A data source library to load data into Apache Spark using SQL DataFrames from IBM® Netezza® database. This data source library is implemented using Netezza external table mechanism to transfer data from the Netezza host system to the Apache Spark system optimally.
You can download the Netezza Connector for Apache Spark
assembly jars from here:
Apache Spark Version | Release # | Binary Location |
---|---|---|
1.5.2+ | v0.1.1 | [spark-netezza-assembly-0.1.1.jar] (https://github.com/SparkTC/spark-netezza/releases/download/v0.1.1/spark-netezza-assembly-0.1.1.jar) |
Spark-netezza connector is a registered package on spark-packages site, so it supports command line option --packages
to resolve maven dependencies. You can use spark-shell, spark-sql, pyspark or spark-submit based on your scenario to invoke spark-netezza connector. Dependency on netezza jdbc driver needs to be provided.

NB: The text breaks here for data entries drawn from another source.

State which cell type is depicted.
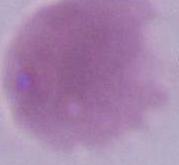

An erythrocyte.

modality: photomicrograph
magnification: 1000x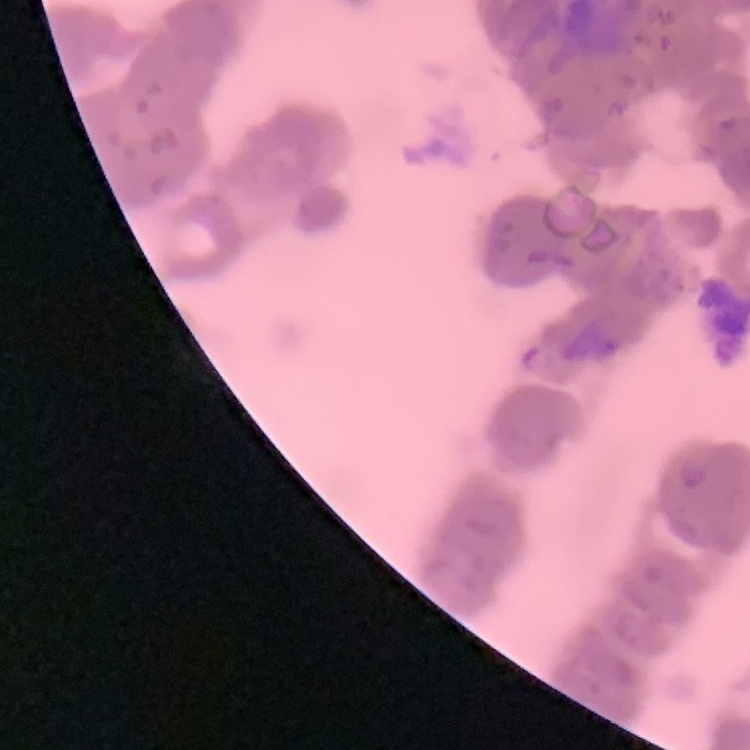

Summary:
  - Erythrocyte morphology: rouleaux formation
  - Preparation: thin blood film
  - Stain: Field's or Giemsa
  - Image type: one tile cut from a larger photomicrographPoint out each Plasmodium parasite.
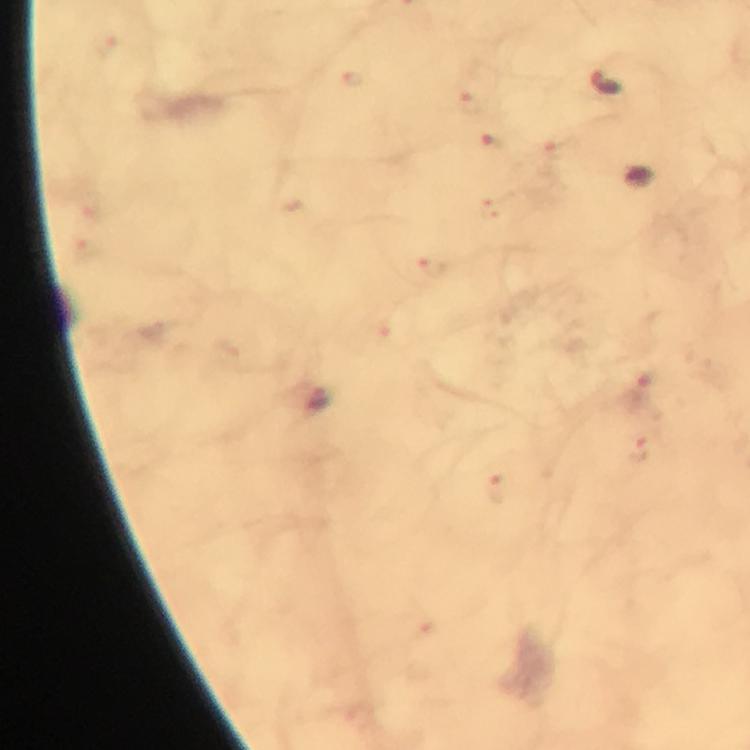
Approximate centers as (x, y) in pixels.
Plasmodium parasites: (606, 86), (319, 400).

Image is 750×750 pixels. Immersion oil applied. Thick smear. Giemsa stain. From a diagnostic examination for malaria. Photographed with a smartphone mounted on the microscope. 100x magnification. A crop from one field of view.Assess this cell for malaria.
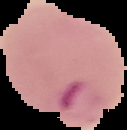
Parasitized.

image type = segmented cell region with the area outside set to black
preparation = thin blood film
image size = 127×130 pixelsState which cell type is depicted.
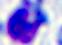
This is a leukocyte.

modality: micrograph
magnification: 400x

For example, for spark-shell:
spark-shell --packages com.ibm.SparkTC:spark-netezza_2.10:0.1.1 --driver-class-path /path/to/nzjdbc.jar
You can use spark-netezza connector via the Apache Spark Data Sources API in Scala, Java, Python or SQL, as follows:
import org.apache.spark.sql._
val sc = // existing SparkContext
val sqlContext = new SQLContext(sc)
val opts = Map("url" -> "jdbc:netezza://netezzahost:5480/database",
"user" -> "username",
"password" -> "password",
"dbtable" -> "tablename",
"numPartitions" -> "4")
val df = sqlContext.read.format("com.ibm.spark.netezza")
.options(opts).load()
import org.apache.spark.sql.*;
JavaSparkContext sc = // existing SparkContext
SQLContext sqlContext = new SQLContext(sc);
Map<String, String> opts = new HashMap<>();
opts.put("url", "jdbc:netezza://netezzahost:5480/database");
opts.put("user", "username");
opts.put("password", "password");
opts.put("dbtable", "tablename");
opts.put("numPartitions", "4");
DataFrame df = sqlContext.read()
.format("com.ibm.spark.netezza")
.options(opts)
.load();
from pyspark.sql import SQLContext
sc = # existing SparkContext
sqlContext = SQLContext(sc)
df = sqlContext.read \
.format('com.ibm.spark.netezza') \
.option('url','jdbc:netezza://netezzahost:5480/database') \
.option('user','username') \
.option('password','password') \
.option('dbtable','tablename') \
.option('numPartitions','4') \
.load()
CREATE TABLE my_table
USING com.ibm.spark.netezza
OPTIONS (
url 'jdbc:netezza://netezzahost:5480/database',
user 'username',
password 'password',
dbtable 'tablename'
);
Configuration can be passed on DataFrame using option:
Name | Description |
---|---|
url | The url to connect with JDBC driver. |
user | Username to connect to the database. |
password | Password to connect to the database. |
dbtable | The table in the database to load. |
numPartitions | Number of partitions to specify to parallely execute data movement. |
spark-netezza build supports Scala 2.10 by default, if Scala 2.11 artifact is needed, please refer to Scala 2.11 or Version Cross Build
To generate regular binary, in the root directory run:
build/sbt package
To generate assembly jar, in the root directory run:
build/sbt assembly
The artifacts will be generated to:
spark-netezza/target/scala-{binary.version}/
To run the tests, in the root directory run:
build/sbt test
To build against scala 2.11, use '++' option with desired version number, for example:
build/sbt ++2.11.7 assembly
build/sbt ++2.11.7 test
To produce artifacts for both scala 2.10 and 2.11:
Start SBT:
build/sbt
Run in the SBT shell:
+ package
+ test
spark-netezza connector supports sbt-spark-package plugin, to publish to local ivy repository, run:
build/sbt spPublishLocal